Is it possible, using OpenCL's DMA capabilities, to write to a main memory address that is passed into the cl program? I understand doing so would likely break the program, but the intent here is to run a GPU process and then overwrite the address space of the CPU program used to run it, so breakage is expected.
Thanks!
Which version of the OpenCL API are you targeting?
In OpenCL 2.0 and above you can use Shared Virtual Memory (SVM) to share address between host and device(s) in platforms that support it.
You can get more information about it in the Intel OpenCL SVM overview.
If you are using previous versions, or your hardware does not support it, you can use pinned memory with the appropriate flags to clCreateBuffer. In particular, CL_MEM_USE_HOST_PTR or CL_MEM_ALLOC_HOST_PTR, see clCreateBuffer in Khronos.
Note that, when using CL_MEM_USE_HOST_PTR has some alignment restrictions.
In general, in OpenCL, when and how the DMA is used depends on the hardware platform, so you should refer to the vendor documentation for details.
Related
So you get a kernel and compile it. You set the cl_buffers for the arguments and then clSetKernelArg the two together.
You then enqueue the kernel to run and read back the buffer.
Now, how does the host program tell the GPU the instructions to run. e.g. I'm on a 2017 MBP with a Radeon Pro 460. At the assembly level what instructions are called in the host process to tell the GPU "here's what you're going to run." What mechanism lets the cl_buffers be read by the GPU?
In fact, if you can point me to an in detail explanation of all of this I'd be quite pleased. I'm a toolchain engineer and I'm curious about the toolchain aspects of GPU programming but I'm finding it incredibly hard to find good resources on it.
It pretty much all runs through the GPU driver. The kernel/shader compiler, etc. tend to live in a user space component, but when it comes down to issuing DMAs, memory-mapping, and responding to interrupts (GPU events), that part is at least to some extent covered by the kernel-based component of the GPU driver.
A very simple explanation is that the kernel compiler generates a GPU-model-specific code binary, this gets uploaded to VRAM via DMA, and then a request is added to the GPU's command queue to run a kernel with reference to the VRAM address where that kernel is stored.

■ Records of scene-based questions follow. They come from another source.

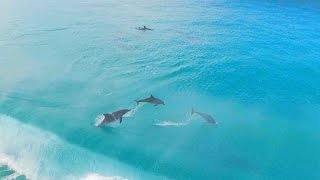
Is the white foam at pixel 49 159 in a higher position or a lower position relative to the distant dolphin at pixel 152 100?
lower

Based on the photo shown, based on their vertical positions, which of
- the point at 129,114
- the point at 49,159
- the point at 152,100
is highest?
the point at 152,100

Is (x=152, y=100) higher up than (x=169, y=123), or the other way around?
(x=152, y=100)

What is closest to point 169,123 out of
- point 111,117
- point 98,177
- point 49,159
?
point 111,117

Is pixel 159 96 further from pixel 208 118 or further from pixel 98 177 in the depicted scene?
pixel 98 177

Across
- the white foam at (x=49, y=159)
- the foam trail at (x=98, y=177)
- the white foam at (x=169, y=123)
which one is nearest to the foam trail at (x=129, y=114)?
the white foam at (x=169, y=123)

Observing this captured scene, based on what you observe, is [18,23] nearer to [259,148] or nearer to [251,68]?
[251,68]

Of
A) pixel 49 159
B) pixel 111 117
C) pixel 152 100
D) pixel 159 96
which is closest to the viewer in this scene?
pixel 49 159

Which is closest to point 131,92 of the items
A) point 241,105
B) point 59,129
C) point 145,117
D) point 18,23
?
point 145,117

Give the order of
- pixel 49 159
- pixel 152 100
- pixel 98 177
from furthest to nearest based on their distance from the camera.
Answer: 1. pixel 152 100
2. pixel 49 159
3. pixel 98 177

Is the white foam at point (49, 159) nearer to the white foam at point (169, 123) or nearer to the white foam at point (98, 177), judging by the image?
the white foam at point (98, 177)
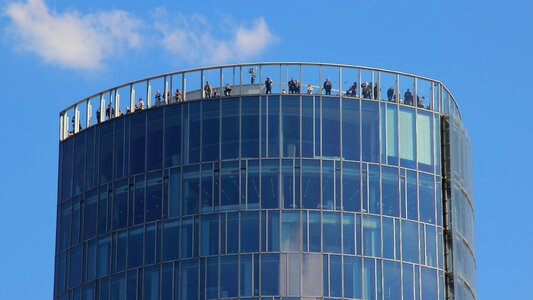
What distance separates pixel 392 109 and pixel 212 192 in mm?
16281

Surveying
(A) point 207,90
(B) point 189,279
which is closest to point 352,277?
(B) point 189,279

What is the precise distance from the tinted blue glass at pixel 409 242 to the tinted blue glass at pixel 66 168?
29348mm

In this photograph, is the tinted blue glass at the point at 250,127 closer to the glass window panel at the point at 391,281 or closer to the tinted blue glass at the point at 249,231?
the tinted blue glass at the point at 249,231

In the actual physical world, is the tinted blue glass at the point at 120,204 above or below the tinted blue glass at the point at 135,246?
above

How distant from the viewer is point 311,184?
174375 mm

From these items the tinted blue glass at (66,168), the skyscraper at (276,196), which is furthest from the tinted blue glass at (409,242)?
the tinted blue glass at (66,168)

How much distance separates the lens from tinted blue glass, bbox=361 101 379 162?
176000mm

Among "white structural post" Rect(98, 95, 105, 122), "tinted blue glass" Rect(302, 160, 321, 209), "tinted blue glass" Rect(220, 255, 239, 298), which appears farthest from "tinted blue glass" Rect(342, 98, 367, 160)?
"white structural post" Rect(98, 95, 105, 122)

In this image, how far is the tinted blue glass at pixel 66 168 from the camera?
185137 millimetres

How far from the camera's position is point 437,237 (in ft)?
582

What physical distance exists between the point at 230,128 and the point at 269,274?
12562mm

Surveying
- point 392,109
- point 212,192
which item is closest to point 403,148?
point 392,109

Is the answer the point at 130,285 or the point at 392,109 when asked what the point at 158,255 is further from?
the point at 392,109

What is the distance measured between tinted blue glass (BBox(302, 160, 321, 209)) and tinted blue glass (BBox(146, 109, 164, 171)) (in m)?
12.2
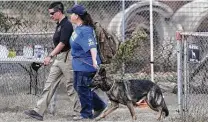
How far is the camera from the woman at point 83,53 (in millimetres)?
10102

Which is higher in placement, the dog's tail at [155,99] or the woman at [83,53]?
the woman at [83,53]

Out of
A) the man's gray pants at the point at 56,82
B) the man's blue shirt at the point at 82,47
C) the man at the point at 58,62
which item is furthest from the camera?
the man's gray pants at the point at 56,82

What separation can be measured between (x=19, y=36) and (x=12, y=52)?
0.35 meters

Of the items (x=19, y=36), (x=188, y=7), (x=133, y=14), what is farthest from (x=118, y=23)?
→ (x=19, y=36)

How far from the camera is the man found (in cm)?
1045

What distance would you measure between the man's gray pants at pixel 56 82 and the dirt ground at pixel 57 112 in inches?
8.7

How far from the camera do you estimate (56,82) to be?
1070 centimetres

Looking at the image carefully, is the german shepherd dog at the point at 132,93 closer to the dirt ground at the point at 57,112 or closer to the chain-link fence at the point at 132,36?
the dirt ground at the point at 57,112

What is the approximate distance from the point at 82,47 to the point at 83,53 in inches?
5.0

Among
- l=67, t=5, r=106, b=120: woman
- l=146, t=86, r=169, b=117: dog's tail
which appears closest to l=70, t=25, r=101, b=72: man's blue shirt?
l=67, t=5, r=106, b=120: woman

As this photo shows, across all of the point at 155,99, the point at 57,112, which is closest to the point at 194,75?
the point at 155,99

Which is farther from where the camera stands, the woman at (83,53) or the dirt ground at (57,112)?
the dirt ground at (57,112)

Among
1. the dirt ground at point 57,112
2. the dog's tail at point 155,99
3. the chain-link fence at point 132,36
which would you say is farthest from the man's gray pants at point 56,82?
the dog's tail at point 155,99

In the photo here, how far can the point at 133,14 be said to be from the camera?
14.4 meters
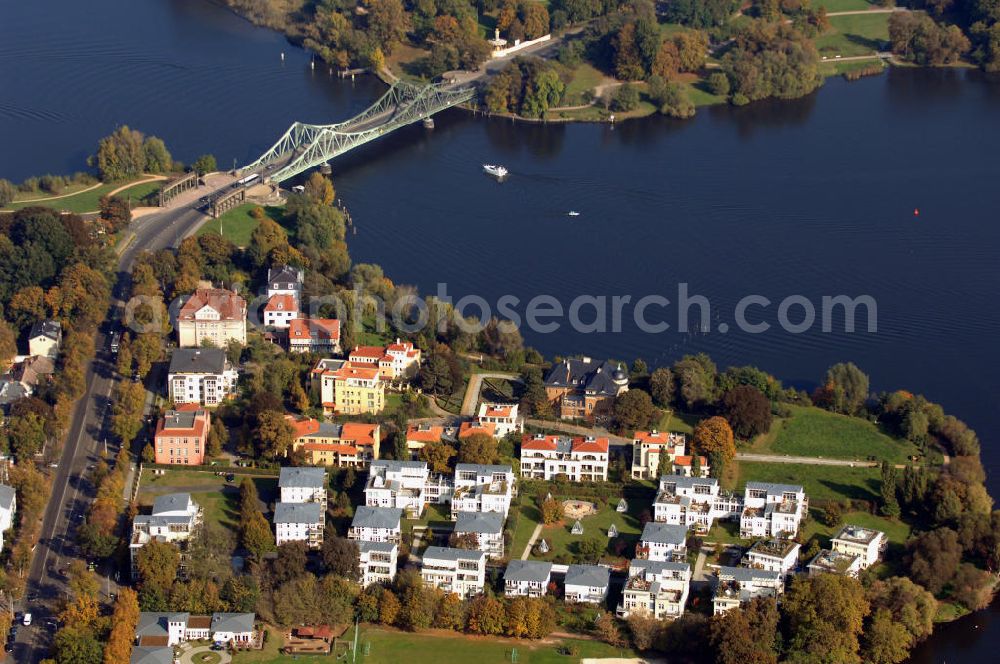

With regard to OpenCL memory buffers, there are essentially 3 ways I can think of that this can be implemented:
A buffer is stored in VRAM, and when the CPU needs access to it, that range of VRAM is mapped onto a PCI BAR, which can then be memory-mapped by the CPU for direct access.
The buffer is stored entirely in System RAM, and when the GPU accesses it, it uses DMA to perform read and write operations.
Copies of the buffer are stored both in VRAM and system RAM; the GPU uses the VRAM copy and the CPU uses the system RAM copy. Whenever one processor needs to access the buffer after the other has made modifications to it, DMA is used to copy the newer copy across.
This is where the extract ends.